## BEGIN Text section

F. Governing Law. This Retirement Agreement has been executed and delivered in the State of New York, and their validity, interpretation, performance, and enforcement shall be governed by the laws of said State without reference to the conflicts of laws principles thereof. Mr. Teruel hereby irrevocably consents to the exclusive jurisdiction and venue of the Courts of the State of New York and the United States District Court for the Southern District of New York, in connection with any action or proceeding arising out of or relating to this Retirement Agreement or the subject matter hereof. Mr. Teruel hereby irrevocably appoints CT Corporation System, Corporation Trust Center, 1209 Orange Street, Wilmington, DE 19801, as his authorized agent upon whom process may be served in any such action or proceeding instituted in any such court and waives any objections to personal jurisdiction with respect thereto. The Company will reimburse Mr. Teruel for any fees or costs charged by CT Corporation System for acting as his authorized agent for service of process pursuant to the foregoing sentence.


G. Captions. The headings and captions of paragraphs herein are included solely for convenience of reference and shall not control the meaning or interpretation of any of the provisions of this Retirement Agreement.

 

H. Notices. All notices and other communications hereunder shall be in writing and shall be given by personal delivery, telecopier, recognized overnight courier service or Certified Mail, Return Receipt Requested, to the parties at their addresses set forth above, or to such other address as either party hereto may pursuant to the provisions of this Paragraph provide to the other party hereto.

## END Text section
## BEGIN Given data

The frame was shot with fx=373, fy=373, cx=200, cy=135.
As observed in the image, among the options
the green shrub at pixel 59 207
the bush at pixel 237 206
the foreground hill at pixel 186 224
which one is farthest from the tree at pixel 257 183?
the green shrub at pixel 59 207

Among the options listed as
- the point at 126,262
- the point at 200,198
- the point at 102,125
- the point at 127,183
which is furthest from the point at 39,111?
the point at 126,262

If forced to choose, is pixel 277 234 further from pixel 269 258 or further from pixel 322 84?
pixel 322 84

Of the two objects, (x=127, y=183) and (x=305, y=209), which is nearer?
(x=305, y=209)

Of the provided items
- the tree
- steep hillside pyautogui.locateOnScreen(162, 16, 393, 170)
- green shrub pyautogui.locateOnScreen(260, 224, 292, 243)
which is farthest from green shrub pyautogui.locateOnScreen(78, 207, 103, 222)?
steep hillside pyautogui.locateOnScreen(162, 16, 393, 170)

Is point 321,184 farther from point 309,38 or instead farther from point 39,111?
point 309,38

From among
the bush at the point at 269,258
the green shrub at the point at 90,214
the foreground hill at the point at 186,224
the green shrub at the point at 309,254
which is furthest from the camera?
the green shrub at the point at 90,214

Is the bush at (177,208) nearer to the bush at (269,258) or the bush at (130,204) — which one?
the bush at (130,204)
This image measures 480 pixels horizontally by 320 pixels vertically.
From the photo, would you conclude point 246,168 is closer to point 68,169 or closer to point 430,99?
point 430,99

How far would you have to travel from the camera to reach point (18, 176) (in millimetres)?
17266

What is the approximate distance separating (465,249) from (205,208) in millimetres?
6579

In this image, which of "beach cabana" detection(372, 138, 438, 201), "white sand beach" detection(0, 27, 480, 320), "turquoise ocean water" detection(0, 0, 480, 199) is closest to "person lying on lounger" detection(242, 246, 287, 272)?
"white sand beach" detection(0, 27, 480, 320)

## END Given data

Parts of the exercise:
1. Return each line of the records that contains the word "nearer".
2. Write the next part of the retirement agreement text, picking up after its final sentence.

Answers for the tasks:
1.
Of the two objects, (x=127, y=183) and (x=305, y=209), which is nearer?
Is the bush at (177,208) nearer to the bush at (269,258) or the bush at (130,204) — which one?

2.
I. Entire Retirement Agreement. This Retirement Agreement, together with the documents referred to in Paragraph (K) of this Section 6, constitute one integrated document and contain the entire agreement, between the parties with respect to the subject matter hereof and supersede all prior agreements, written or oral, with respect thereto.

 

J. Severability. Any provision of this Retirement Agreement which is prohibited or unenforceable in any jurisdiction shall, as to such jurisdiction, be ineffective only to the extent of such prohibition or unenforceability without invalidating or affecting the remaining provisions, and any such prohibition or unenforceability in any such jurisdiction shall not invalidate or render unenforceable such provision in any other jurisdiction.

 

K. Execution. On the Retirement Date, Mr. Teruel will execute a non-disclosure agreement and general release in favor of the Company in form and substance satisfactory to it.

 

L. Counterparts. This Retirement Agreement may be executed in two or more counterparts, each of which shall be deemed an original but all of which together shall constitute one and the same instrument.

 

IN WITNESS WHEREOF, the parties have made and delivered this Retirement Agreement as of the day and year first above written.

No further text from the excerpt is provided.